- [EXERCISE A]
List every animal named in the passage on consciousness of kind.

--- START QUOTED TEXT ---

First, I think that we should inquire whether, long before any discriminations of kind have become possible, a preparation for them and a tendency toward them is made in conscious experience. Of the sensations which first arise in consciousness some are received from the bodily organism which the self inhabits ; some are received from similar bodily organisms, and some are received from wholly unlike objects in the external world. Now, we know that many sensations received from self are so nearly like sensations received from like-selves that, merely as sensations, they can be distinguished only with difficulty. If, for example, I strike with my voice a certain note of the musical scale, and another person a moment after strikes the same note with his voice, my auditory sensations in the two cases will be very nearly alike. If I cry out in pain, and then hear another man like myself cry out in pain, my auditory sensations will be nearly alike. If, however, I hear a dog bark the sensation will be different from that which I have received from my own voice. If I walk with my friend down the street, and happen to notice the motion of my feet as I take successive steps, and then to notice the motion of my friend's feet, the visual sensations will, in these two cases, be closely alike. If, however, I happen to notice the trotting of a horse that is being driven by me the visual sensation will be different from that which I have received in observing my own steps. If I stroke the back of my hand, and then stroke the back of my friend's hand, I shall receive tactual sensations that are closely alike. If, then, I stroke the fur of a cat or the mane of a horse, or touch the paw of a cat or the hoof of a horse, I shall receive sensations very different from those received from the back of my hand. It appears, then, that before there is any power to make discriminations of any kind, even to think of differences of sensation, sensa-


( 20) -tions themselves fall into different groupings. At the very beginning of conscious life certain elements which are to enter into a consciousness of kind begin to appear in experience. They consist of like sensations received from self and from others who resemble self.

On the basis of these experiences there are developed others that call for investigation from the same point of view. When suggestion begins to play an important part in mental life are suggestions from persons very unlike self equally efficacious with suggestions from persons nearly like self? There is here a great field for investigation. A thousand familiar observations strongly indicate the superiority of suggestions that come from those whose neural organization resembles that of the person affected. Why, for example, does Maudsley venture to say, without offering the slightest proof, that, while men are as liable as silly sheep to fall into panic when they see panic among their fellows, they are not similarly liable when they perceive panic among sheep ? Obviously, because facts of this general character are so familiar that no one would think of questioning them. In like manner, a child who objects to performing a certain task which his father asks him to do will do it without hesitation if be sees other boys in the street engaged in the same work. Phenomena like these, of course, have their origin in a like responsiveness of like organisms to the same stimulus.

A third class of experiences and activities, which are ultimately to enter into a consciousness of kind, and that are already very probably dominating ' the dialectic of personal growth,' are imitations. Here, also, there is room for exact investigation ; but we may predict at the outset that investigation will verify the common opinion that we chiefly imitate our similars. The equally familiar fact that we do not always do so is of immense importance for the theory of variation, invention and originality. And this theory, I believe, is not to be constructed without referring back to the truth mentioned above, that the ego is at all times the original and dominant element in the ' dialectic of personal growth.' I am not at present prepared to give my reasons, but I expect that it will be shown that in the same reaction of the organism upon the organ which is the source of ethical motive will be found the source of originality, variation and the occasional imitation of those who differ from, rather than resemble, ourselves.

--- END QUOTED TEXT ---
--- START MATERIAL SHOWN ---

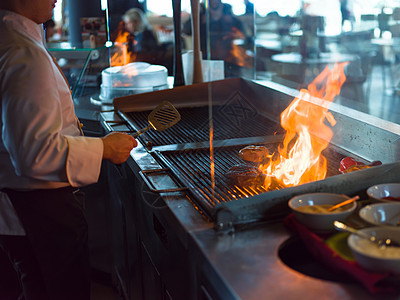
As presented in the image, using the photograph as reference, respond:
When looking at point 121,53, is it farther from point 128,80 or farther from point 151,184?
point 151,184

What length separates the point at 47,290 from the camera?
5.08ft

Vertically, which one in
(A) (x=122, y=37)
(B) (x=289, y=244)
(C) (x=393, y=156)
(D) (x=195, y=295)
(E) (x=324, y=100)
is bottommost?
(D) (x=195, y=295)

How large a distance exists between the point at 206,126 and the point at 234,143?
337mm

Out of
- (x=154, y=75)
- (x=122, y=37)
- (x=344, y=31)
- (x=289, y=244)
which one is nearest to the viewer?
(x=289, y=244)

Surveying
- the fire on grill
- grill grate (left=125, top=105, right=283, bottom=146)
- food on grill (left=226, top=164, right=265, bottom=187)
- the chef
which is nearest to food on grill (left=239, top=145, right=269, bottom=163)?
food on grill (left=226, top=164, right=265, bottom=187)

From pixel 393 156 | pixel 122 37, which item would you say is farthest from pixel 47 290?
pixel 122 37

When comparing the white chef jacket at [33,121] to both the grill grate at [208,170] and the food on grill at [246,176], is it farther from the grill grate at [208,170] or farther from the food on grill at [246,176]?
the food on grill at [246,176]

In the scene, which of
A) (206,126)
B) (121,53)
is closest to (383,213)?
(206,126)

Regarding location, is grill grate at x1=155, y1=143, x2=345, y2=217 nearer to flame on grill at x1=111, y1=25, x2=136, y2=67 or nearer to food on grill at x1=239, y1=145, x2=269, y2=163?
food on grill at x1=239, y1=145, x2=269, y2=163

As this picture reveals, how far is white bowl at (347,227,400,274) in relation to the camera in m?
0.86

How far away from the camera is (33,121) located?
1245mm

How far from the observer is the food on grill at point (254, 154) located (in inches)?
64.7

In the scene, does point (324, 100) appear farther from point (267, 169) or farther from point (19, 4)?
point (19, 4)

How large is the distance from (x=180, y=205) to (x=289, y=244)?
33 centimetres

--- END MATERIAL SHOWN ---

- [EXERCISE B]
Rewrite the records from the line containing "In the scene, does" through the end of the records, changing "distance" to "gap" and leaving everything else the same.

- [COMPLETE RESPONSE A]
dog, horse, cat, sheep

- [COMPLETE RESPONSE B]
In the scene, does point (324, 100) appear farther from point (267, 169) or farther from point (19, 4)?
point (19, 4)

How large is the gap from (x=180, y=205) to (x=289, y=244)?
33 centimetres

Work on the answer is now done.